The Kathmandu valley’s unique syncretic religious tradition has a way of overwhelming the casual onlooker with its dense layers of imagery and symbolism. Isabella Tree’s new book gets to the heart of one of the valley’s central religious traditions — the cult of the Kumari, or the Living Goddess.

 

On the surface, the Kumari is a profound symbol of the recently-extinct royal tradition of the valley, a cultural detritus of the ‘last Hindu kingdom’. But  peel off the surface, and the cult reveals layers of meaning that lays it bare as a distinctly Buddhist tradition with a fascinating history. In brief, the cult involves the worship of a young pre-pubescent girl as the manifestation of the supreme feminine power (Shakti) that resides in the valley. From some time towards the end of the 15th century, beginning in Bhaktapur, the three Malla kings of the valley started worshipping kumaris as the physical manifestation of their tutelary tantric goddess, Taleju. Hindu royal migrants to Nepal in the aftermath of the Muslim invasions of 12th century, the Mallas brought with them orthodox Hinduism, imposed the caste system on the predominantly Buddhist Newars of the valley and appropriated their practice of the worship of the tantric goddess Vajrayogini to legitimise their kingship over Nepala mandala.

 

The context of Tree’s obsession with the Kumari is revealed early in the book when, as a backpacking student in the early ’80s, she saw the Kumari give darshan from her window in the Kumari Chen (house) in Kathmandu’s Durbar Square. During her subsequent travels in the valley in the late ’90s and in the aftermath of the bloody royal massacre of 2001, Tree meticulously upturns every stone possible to get to the heart of the Kumari myth. She approaches her subject like a detective sniffing out clues and following leads. Focussed on Kathmandu but also involving visits to Patan, Bhaktapur and other sites in the valley associated with Kumari worship, Tree meets a vast array of people, both Hindu and Buddhist, over a decade of travels. The most striking people in the book, not surprisingly, are the women. These include many generations of Kumaris (a new kumari is chosen when the current incumbent has her first period), their mothers, sisters, grandmothers and the families that care for the goddesses. The goddesses are always chosen from the Buddhist ‘castes’ of Shakyas and Vajracharyas. Tree takes great pains to dispel — in part through the testimonies of the ex-kumaris themselves — many of the more spurious myths that have grown up around this tradition, especially in the eyes of western commentators.
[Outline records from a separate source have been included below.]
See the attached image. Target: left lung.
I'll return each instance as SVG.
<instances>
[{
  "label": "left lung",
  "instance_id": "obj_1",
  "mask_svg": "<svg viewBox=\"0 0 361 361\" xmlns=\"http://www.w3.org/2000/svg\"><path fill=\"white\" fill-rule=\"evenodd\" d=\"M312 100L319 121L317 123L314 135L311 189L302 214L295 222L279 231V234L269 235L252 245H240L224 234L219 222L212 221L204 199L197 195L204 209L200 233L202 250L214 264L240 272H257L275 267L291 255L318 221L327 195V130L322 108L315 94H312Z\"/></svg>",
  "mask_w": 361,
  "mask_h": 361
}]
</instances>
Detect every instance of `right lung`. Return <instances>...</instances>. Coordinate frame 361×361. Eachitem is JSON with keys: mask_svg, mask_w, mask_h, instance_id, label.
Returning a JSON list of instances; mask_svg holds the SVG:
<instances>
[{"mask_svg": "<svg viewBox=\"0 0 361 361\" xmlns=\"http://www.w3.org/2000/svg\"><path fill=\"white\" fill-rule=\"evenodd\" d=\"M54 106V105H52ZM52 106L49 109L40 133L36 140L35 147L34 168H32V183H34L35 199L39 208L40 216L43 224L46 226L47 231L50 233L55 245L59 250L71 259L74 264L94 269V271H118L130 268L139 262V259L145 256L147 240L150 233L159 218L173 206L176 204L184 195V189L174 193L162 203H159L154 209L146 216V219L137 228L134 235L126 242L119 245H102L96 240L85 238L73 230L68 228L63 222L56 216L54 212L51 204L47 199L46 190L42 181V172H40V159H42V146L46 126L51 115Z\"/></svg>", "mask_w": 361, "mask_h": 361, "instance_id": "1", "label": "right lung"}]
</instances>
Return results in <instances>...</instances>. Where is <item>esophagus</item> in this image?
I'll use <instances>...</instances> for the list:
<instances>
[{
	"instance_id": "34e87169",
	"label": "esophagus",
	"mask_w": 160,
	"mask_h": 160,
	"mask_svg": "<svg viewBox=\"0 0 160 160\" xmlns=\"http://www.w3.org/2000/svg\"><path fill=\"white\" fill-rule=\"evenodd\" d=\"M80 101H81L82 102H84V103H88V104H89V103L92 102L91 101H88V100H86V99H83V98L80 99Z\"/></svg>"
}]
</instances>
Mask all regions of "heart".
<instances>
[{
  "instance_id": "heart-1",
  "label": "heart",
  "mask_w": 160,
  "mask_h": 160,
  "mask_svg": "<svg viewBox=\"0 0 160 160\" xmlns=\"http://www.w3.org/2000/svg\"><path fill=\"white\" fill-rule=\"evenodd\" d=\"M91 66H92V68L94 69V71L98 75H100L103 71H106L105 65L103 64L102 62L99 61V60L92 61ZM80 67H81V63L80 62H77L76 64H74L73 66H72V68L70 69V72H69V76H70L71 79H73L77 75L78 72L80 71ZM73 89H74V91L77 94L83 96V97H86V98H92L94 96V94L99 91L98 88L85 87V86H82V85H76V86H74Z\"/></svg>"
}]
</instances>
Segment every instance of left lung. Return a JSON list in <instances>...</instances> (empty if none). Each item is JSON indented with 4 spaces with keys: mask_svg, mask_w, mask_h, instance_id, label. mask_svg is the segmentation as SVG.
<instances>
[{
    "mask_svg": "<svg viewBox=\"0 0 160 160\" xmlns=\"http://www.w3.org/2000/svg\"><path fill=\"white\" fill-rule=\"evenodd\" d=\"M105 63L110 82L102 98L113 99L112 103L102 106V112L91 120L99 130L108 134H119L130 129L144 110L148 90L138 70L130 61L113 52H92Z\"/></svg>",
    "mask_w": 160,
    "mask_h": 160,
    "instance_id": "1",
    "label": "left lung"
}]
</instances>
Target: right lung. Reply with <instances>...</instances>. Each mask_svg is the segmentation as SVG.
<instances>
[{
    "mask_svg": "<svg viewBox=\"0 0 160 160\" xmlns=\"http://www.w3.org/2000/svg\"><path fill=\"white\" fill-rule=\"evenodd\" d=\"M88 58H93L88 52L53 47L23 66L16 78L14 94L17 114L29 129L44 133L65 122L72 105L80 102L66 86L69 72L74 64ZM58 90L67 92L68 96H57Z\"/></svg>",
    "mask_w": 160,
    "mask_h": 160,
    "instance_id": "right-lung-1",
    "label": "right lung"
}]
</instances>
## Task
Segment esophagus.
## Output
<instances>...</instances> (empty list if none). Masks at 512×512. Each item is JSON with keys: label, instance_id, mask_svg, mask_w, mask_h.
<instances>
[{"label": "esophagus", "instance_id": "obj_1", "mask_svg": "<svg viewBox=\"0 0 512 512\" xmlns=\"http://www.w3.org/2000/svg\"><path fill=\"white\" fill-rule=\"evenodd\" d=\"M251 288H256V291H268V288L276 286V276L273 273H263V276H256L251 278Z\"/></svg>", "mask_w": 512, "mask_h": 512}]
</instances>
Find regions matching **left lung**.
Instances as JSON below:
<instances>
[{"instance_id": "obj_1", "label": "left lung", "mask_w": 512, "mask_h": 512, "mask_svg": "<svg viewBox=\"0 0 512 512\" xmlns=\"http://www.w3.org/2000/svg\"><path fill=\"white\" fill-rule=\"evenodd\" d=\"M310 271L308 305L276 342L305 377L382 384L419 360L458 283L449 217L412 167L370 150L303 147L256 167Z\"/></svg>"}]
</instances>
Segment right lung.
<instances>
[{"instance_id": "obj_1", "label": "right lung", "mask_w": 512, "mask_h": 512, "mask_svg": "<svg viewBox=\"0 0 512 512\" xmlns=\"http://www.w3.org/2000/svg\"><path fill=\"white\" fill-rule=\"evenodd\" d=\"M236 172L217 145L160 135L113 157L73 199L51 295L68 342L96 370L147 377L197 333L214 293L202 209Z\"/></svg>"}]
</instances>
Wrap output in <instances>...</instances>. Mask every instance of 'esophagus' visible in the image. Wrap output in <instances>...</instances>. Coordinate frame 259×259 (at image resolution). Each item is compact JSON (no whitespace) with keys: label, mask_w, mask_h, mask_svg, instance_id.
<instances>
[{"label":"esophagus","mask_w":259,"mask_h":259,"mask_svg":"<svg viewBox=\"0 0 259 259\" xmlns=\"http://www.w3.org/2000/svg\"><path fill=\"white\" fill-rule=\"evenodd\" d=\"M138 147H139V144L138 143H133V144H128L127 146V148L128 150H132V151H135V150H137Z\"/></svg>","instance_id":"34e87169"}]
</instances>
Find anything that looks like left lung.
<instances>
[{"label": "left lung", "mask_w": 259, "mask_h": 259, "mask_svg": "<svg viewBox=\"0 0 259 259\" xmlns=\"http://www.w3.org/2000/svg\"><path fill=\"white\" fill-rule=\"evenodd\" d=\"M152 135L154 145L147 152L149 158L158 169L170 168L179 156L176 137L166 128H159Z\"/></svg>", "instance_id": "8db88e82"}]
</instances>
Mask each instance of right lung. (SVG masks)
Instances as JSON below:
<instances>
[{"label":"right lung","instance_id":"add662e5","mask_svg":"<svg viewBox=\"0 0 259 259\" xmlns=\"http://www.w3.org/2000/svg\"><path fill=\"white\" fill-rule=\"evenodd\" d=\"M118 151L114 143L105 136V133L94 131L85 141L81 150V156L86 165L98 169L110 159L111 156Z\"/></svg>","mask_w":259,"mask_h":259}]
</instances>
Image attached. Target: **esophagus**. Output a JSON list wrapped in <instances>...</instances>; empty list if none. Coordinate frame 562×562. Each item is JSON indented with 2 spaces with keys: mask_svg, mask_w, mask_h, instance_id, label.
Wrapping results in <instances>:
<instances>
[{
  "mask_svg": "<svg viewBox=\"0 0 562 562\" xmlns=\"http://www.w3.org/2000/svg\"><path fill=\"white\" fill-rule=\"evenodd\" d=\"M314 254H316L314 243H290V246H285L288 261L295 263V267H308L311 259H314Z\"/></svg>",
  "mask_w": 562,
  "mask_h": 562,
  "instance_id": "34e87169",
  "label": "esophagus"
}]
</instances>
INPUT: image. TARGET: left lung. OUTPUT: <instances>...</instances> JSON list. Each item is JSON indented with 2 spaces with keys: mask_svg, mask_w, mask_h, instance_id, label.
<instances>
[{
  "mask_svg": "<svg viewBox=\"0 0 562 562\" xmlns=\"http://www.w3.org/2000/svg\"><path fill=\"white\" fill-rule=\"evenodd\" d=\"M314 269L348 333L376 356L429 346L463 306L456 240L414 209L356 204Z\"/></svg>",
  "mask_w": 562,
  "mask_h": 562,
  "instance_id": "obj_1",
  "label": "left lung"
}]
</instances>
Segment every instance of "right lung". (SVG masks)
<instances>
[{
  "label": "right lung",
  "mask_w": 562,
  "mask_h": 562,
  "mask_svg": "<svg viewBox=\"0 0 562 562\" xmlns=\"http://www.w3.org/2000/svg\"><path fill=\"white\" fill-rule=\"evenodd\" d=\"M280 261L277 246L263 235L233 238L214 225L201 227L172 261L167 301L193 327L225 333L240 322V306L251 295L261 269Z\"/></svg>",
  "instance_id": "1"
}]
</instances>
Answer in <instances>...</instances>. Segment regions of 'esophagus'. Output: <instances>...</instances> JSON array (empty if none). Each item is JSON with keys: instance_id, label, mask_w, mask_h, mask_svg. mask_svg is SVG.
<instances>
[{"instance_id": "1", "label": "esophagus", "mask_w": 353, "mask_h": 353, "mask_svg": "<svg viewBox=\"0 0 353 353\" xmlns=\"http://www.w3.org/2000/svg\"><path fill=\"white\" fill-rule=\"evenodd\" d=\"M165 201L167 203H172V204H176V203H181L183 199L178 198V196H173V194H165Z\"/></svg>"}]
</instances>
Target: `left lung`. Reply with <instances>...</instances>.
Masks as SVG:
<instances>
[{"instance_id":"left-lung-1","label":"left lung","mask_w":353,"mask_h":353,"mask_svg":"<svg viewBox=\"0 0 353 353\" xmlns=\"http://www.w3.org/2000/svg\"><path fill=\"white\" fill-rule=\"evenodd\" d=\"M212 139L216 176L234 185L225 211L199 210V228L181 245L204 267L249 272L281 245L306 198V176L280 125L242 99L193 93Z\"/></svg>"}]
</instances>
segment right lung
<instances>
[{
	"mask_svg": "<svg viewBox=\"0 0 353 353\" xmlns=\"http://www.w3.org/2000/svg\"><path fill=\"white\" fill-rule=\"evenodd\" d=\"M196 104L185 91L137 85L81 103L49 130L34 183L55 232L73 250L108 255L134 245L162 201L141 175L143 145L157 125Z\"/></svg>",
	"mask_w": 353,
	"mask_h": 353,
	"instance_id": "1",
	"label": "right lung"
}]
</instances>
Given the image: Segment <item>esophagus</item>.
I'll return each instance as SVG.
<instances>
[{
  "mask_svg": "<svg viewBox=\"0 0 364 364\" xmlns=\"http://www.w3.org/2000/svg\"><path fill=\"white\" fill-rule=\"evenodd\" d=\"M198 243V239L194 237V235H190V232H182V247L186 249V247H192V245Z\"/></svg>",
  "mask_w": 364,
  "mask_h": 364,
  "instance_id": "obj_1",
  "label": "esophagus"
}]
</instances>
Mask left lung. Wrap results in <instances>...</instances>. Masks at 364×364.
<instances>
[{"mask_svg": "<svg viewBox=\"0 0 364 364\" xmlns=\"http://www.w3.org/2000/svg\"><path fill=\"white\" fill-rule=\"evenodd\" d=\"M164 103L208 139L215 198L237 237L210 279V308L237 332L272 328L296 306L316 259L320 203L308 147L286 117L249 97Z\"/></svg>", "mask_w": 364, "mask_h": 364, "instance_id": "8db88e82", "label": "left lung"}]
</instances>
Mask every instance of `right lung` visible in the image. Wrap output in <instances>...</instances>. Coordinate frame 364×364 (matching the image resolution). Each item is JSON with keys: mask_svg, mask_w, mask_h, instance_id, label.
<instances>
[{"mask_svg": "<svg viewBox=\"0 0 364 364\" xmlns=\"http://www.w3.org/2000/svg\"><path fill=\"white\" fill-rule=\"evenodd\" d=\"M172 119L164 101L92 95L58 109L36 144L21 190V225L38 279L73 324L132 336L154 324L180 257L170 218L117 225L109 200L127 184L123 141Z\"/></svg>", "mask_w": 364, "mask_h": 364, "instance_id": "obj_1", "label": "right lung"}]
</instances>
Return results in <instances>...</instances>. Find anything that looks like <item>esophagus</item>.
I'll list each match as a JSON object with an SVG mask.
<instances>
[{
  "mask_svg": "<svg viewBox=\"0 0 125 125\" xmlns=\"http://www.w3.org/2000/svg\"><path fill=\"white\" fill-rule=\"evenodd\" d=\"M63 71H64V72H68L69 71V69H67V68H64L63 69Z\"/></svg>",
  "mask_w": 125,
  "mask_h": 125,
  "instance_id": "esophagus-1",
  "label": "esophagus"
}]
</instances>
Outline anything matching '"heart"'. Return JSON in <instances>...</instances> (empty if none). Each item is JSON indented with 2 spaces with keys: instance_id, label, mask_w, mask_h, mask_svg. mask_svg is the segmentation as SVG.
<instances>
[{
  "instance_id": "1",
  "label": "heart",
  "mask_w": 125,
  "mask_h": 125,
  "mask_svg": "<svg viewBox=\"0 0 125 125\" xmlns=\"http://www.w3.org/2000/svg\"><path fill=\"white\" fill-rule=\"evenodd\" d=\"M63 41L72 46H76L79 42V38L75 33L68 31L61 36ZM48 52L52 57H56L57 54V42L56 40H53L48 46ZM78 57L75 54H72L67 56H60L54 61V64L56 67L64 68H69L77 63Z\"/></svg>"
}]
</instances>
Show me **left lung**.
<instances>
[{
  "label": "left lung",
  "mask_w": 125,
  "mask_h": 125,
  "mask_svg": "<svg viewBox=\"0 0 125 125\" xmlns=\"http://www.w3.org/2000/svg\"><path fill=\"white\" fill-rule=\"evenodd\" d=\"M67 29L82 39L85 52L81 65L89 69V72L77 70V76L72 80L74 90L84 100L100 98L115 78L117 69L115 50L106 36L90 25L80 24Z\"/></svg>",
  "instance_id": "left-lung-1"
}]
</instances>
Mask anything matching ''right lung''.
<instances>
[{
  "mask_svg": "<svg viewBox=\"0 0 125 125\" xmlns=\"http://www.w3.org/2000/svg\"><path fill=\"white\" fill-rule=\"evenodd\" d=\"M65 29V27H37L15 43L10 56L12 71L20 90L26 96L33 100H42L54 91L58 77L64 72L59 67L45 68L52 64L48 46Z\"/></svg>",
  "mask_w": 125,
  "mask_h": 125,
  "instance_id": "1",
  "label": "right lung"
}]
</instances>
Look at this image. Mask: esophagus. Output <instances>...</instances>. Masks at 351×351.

These testimonies also help deepen the reader’s understanding of the cultural basis of goddess worship not just in Nepal in particular, but also as a pan-subcontinental phenomenon.

 

As Tree’s investigation proceeds, the political situation in Nepal unravels under the despotic regime of King Gyanendra and the Maoist revolution. His ancestor, Prithvi Narayan Shah of Gorkha, had conquered the Kathmandu valley in 1768 through a mix of cunning strategising and destructive ferocity. In doing so, he had hastened the cultural marginalisation of the Newars and their brand of tantric Buddhism. At the other end of the spectrum lies Gyanendra’s hubris and the fall of the Shah kingship, the Living Goddess of Kathmandu playing a large role in both events. This curious parallelism adds to the drama of Tree’s tale.

 

Tree unearths a lot of fairly unknown facts about Buddhist traditions in the valley — derived largely from final efflorescence of Buddhism in medieval Bengal and Bihar — but sometimes fails to connect the dots. Her less-than-satisfactory grasp of the admittedly dense Vajrayana means that she doesn’t fully comprehend the fact that the Newar tradition of goddess worship is actually a form of religious ‘art’, the legendary Buddhist Upayaor ‘skill in means’ where mantras are employed in conjunction with the ritual use of fabrics, painting and music to visualise and inhabit the deity, be it the Buddha, Vajrayogini or Taleju, for mundane as well as spiritual ends. She also seems a little confused about the central Buddhist concepts of Pragya, Karuna and Upaya

 

However, this shouldn’t detract from the fact that this a great story, told with verve and great empathy by Tree. Many writers have been bewitched by the subcontinent’s goddess traditions and have gone on to write great books on them — Bill Aitken’s The Nanda Devi Affair springs to mind — and Tree’s The Living Goddess is a worthy addition. Too often do travellers look at a captivating cultural tradition and fail to investigate the deeper meanings behind the bright façade. Tree is an exception, and her book is all the richer for it.